Ganz ähnlich ist Florian Illies bei seinem neuesten Buch vorgegangen. Ein richtiges Buch zu schreiben, das ist leider mit allerlei Mühsal und Plackerei verbunden. Man muß sich den Kopf darüber zerbrechen, was für eine Geschichte man eigentlich erzählen will. Man muß, wenn das Buch historische Sachverhalte behandelt, das zur Verfügung stehende Material in einen sinnvollen und aussagekräftigen Zusammenhang bringen, damit etwas entsteht, das den Namen Geschichte (im Sinne einer in sich geschlossenen Erzählung) verdient. Das Material fügt sich nämlich nicht von selbst zu einem solchen Zusammenhang. Dazu bedarf es einer Fragestellung, einer Idee. Und man muß darüber nachdenken, welche Dinge das Publikum besser verstehen soll, wenn es das Buch gelesen hat.

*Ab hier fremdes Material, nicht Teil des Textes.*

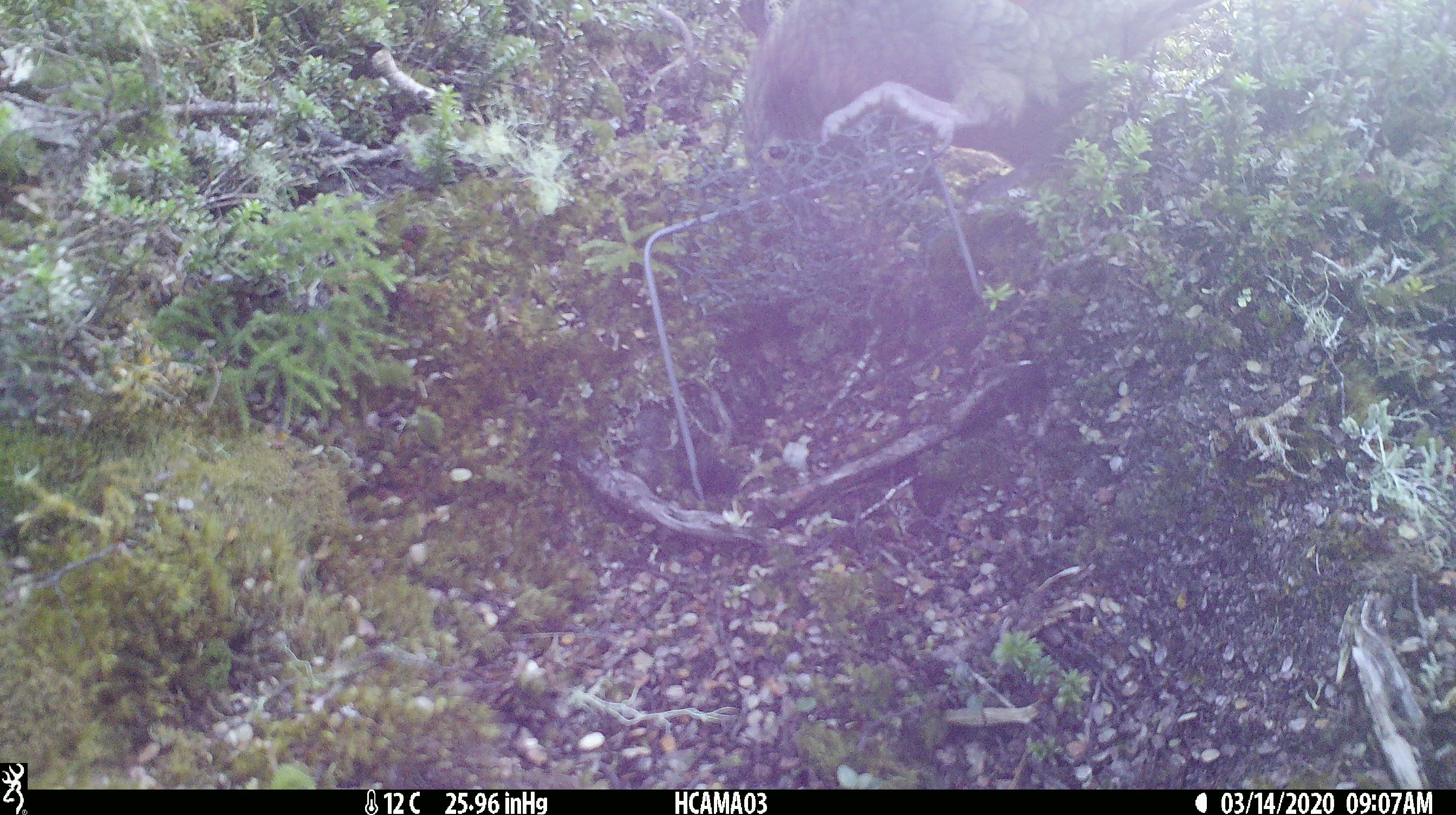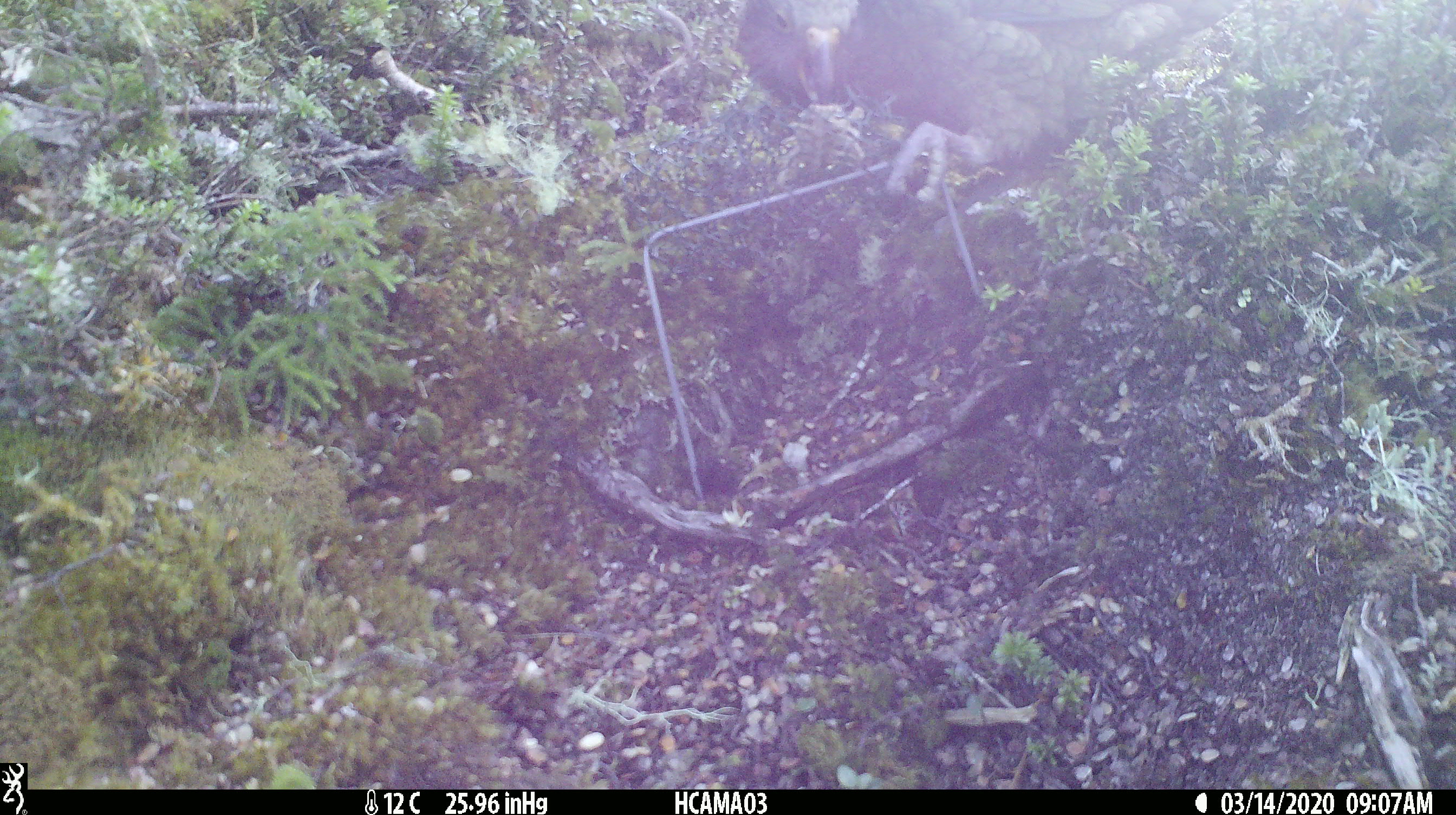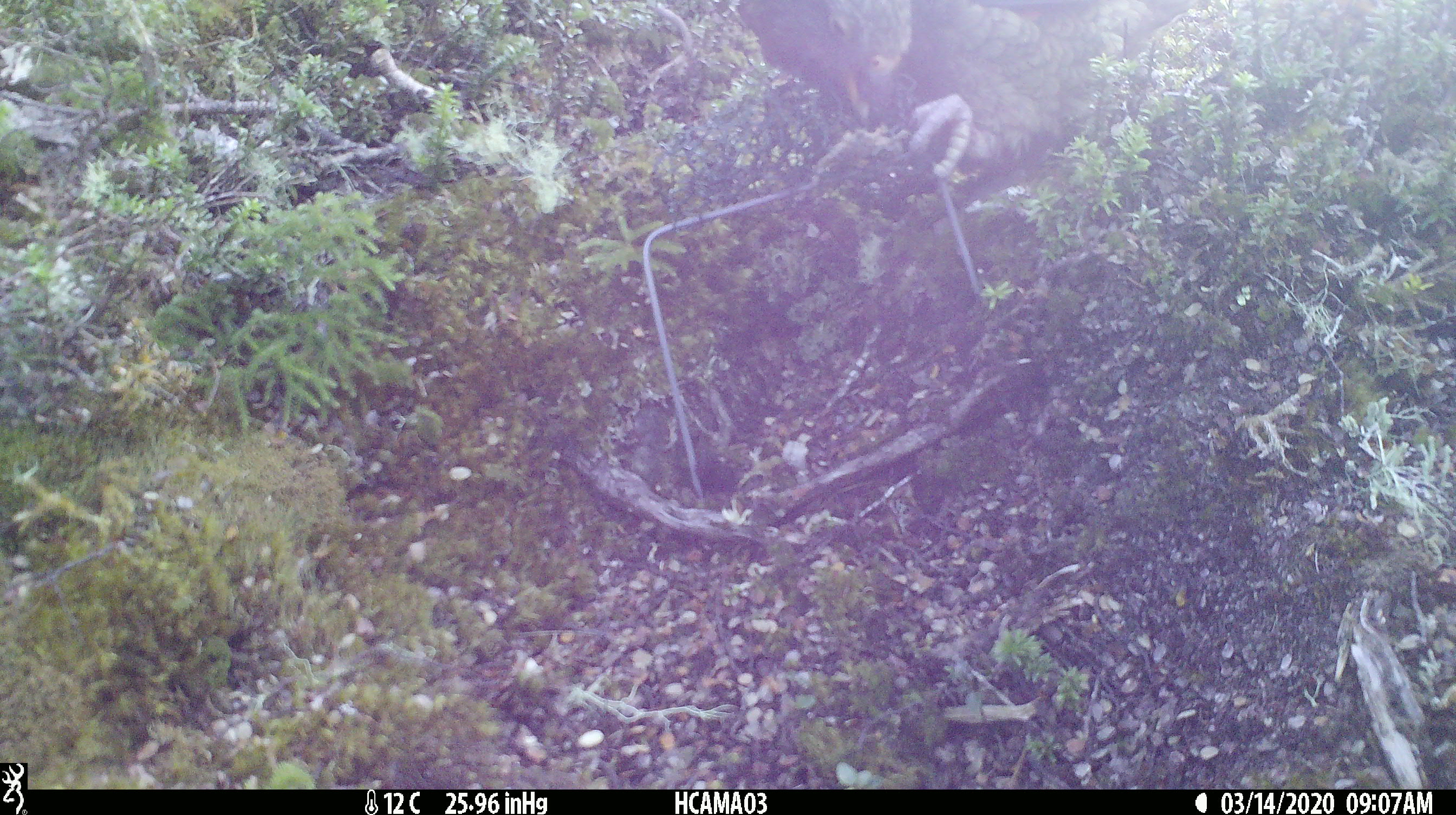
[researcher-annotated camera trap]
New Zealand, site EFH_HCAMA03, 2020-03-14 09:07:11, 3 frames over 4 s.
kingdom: Animalia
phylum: Chordata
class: Aves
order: Psittaciformes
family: Strigopidae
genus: Nestor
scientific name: Nestor notabilis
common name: kea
Kea (Nestor notabilis).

Vor all diesen Fragen und Aufgaben hat sich Illies gedrückt. Stattdessen hat er sich entschieden, eine Gruppe von mehrheitlich deutschen Künstlern und Literaten Monat für Monat durch das Jahr 1913 zu begleiten, nicht als Erzähler, sondern als Chronist, der einfach das referiert, was die reichhaltige Sekundärliteratur hergibt. Illies strebt kein Gesamtpanorama der deutschen Vorkriegsgesellschaft an. Er konzentriert sich auf die Welt der Hochkultur und deren Randbereich, die künstlerische Bohème. Warum ausgerechnet 1913? Warum Kafka, Rilke und Benn, warum wieder einmal die üblichen Verdächtigen (Politiker, Wissenschaftler und Normalsterbliche kommen auch vor, aber nur in Nebenrollen)? Ein Vorwort oder eine Einleitung, die Auskunft über Sinn und Zweck des Buches geben könnten, sucht der Leser vergebens. Er sieht sich konfrontiert mit einer in Monatsabschnitte gegliederten Abfolge mehr oder minder umfangreicher Anekdoten und Momentaufnahmen, die in einigen Fällen durchaus interessant, mehrheitlich aber läppisch sind.

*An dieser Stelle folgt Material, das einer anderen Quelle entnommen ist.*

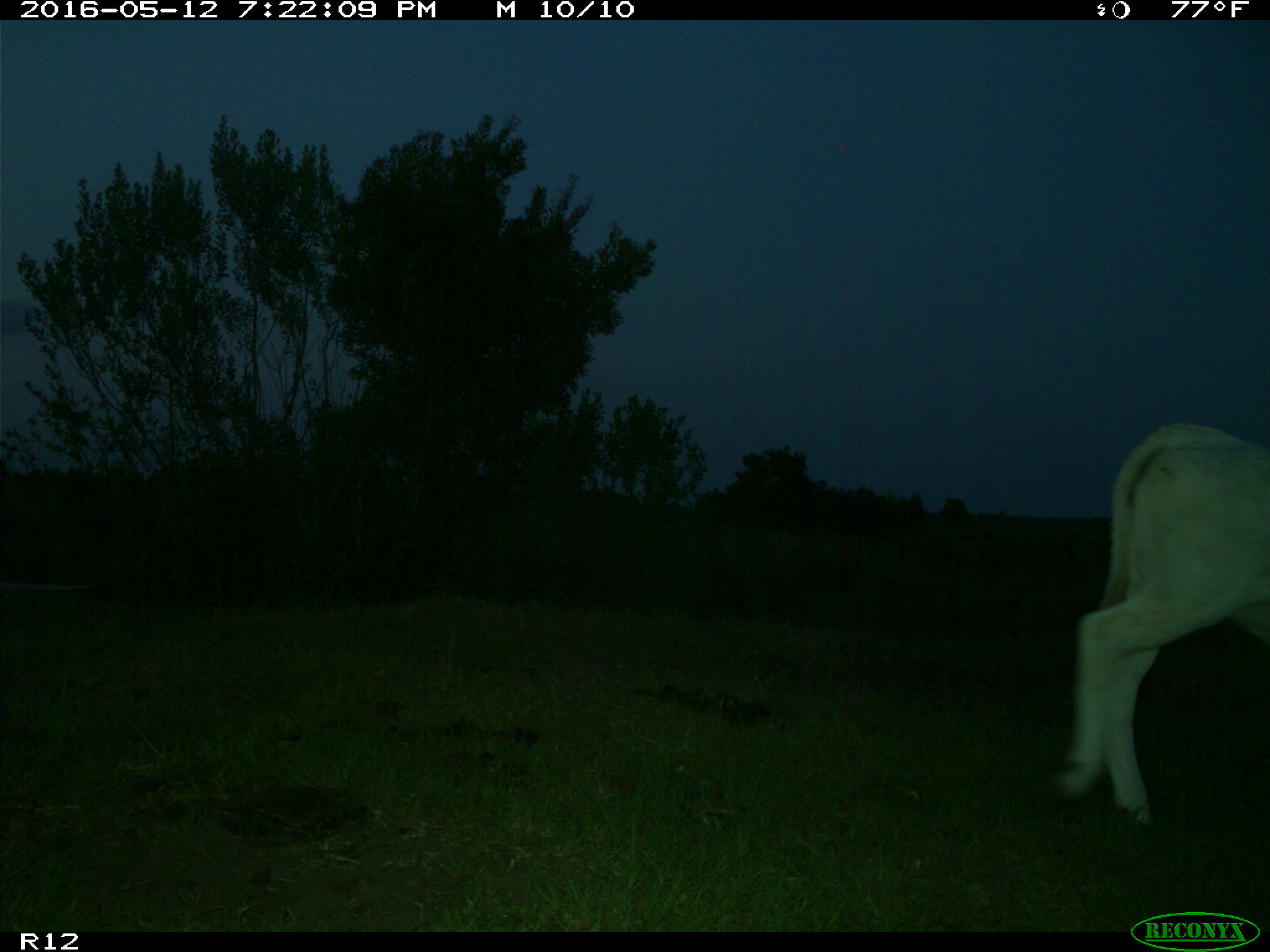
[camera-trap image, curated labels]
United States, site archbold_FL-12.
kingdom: Animalia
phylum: Chordata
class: Mammalia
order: Artiodactyla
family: Bovidae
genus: Bos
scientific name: Bos taurus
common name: domestic cow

Wen interessieren heute noch die Peinlichkeiten des Liebeslebens von Franz Kafka und Oskar Kokoschka? Wer interessiert sich für die allzu menschlichen - also banalen - Eheprobleme Albert Einsteins, Arthur Schnitzlers und Robert Musils? Wer außer ein paar Germanisten und Gottfried-Benn-Enthusiasten kann heute noch etwas mit dem Namen Lou Andreas-Salomé anfangen? Ist diese Frau - ähnlich wie zahlreiche andere Figuren, denen Illies zu Leibe rückt - nicht zu Recht in Vergessenheit geraten? Müssen Freaks wie Egon Schiele und Georg Trakl dem heutigen Publikum unbedingt wieder in Erinnerung gerufen werden? War es wirklich eine kulturelle Blüte und bewundernswerte Vielfalt, die sich da in Deutschland am Vorabend des Ersten Weltkrieges entfaltete, oder stehen Künstler und Literaten wie Schiele, Kafka und Oswald Spengler nicht für einen Zustand nervöser Überreizung und intellektueller Verirrung, dem nachzutrauern überhaupt kein Grund besteht?
Solche Fragen wirft Illies gar nicht erst auf. Kommentare, kritische Bewertungen, abwägende Urteile sind seine Sache nicht. Viel einfacher und bequemer ist es doch, zum hunderttausendsten Mal die Säulenheiligen der klassischen Moderne zu feiern, seien sie Schriftsteller, Maler oder Komponisten: Picasso war genial, Benn war genial, Trakl war genial, Kafka war genial, genauso wie Malewitsch und Duchamp und all die anderen. Alle waren sie irgendwie genial, und sei es auf verkrachte Art und Weise. So wird es uns seit Jahrzehnten eingebläut. Expressionismus, Kubismus, Suprematismus - alles Meilensteine der Kunstgeschichte. Ist es nicht an der Zeit, die klassische Moderne einmal kritisch zu hinterfragen und ihren Wert neu einzuschätzen? Mehrfach schildert Illies, wie aufgebracht und ablehnend das musik- und kunstliebende Publikum des Jahres 1913 auf die Gemälde der Expressionisten oder Stravinskys "Sacre du printemps" reagierte. Doch warum reagierte das Publikum so? Warum wollte es sich nicht mit expressionistischer Kunst anfreunden? Was bevorzugte dieses Publikum in puncto Literatur, Musik und Kunst? Lasen die Deutschen im späten Kaiserreich nicht eher Karl May und Hedwig Courths-Mahler als Rilke und Schnitzler? Wer etwas über die Mentalitäten des Jahres 1913 und den Geschmack des Mehrheitspublikums erfahren will, der wird bei Illies nicht fündig. Illies betrachtet das Jahr 1913 mit den Augen des Jahres 2012. Und deshalb nimmt er nur das wahr, was das Jahr 2012 am Jahr 1913 für wichtig und erinnernswert hält: Eben die üblichen Verdächtigen. Wie reizvoll und lohnend wäre es, das kulturelle Leben des Jahres 1913 zu schildern, ohne daß darin die sattsam bekannten Figuren auftauchen, die eine beflissene akademische Literatur-, Kunst- und Musikgeschichte seit Generationen gebetsmühlenartig als "Wegbereiter der Moderne" preist!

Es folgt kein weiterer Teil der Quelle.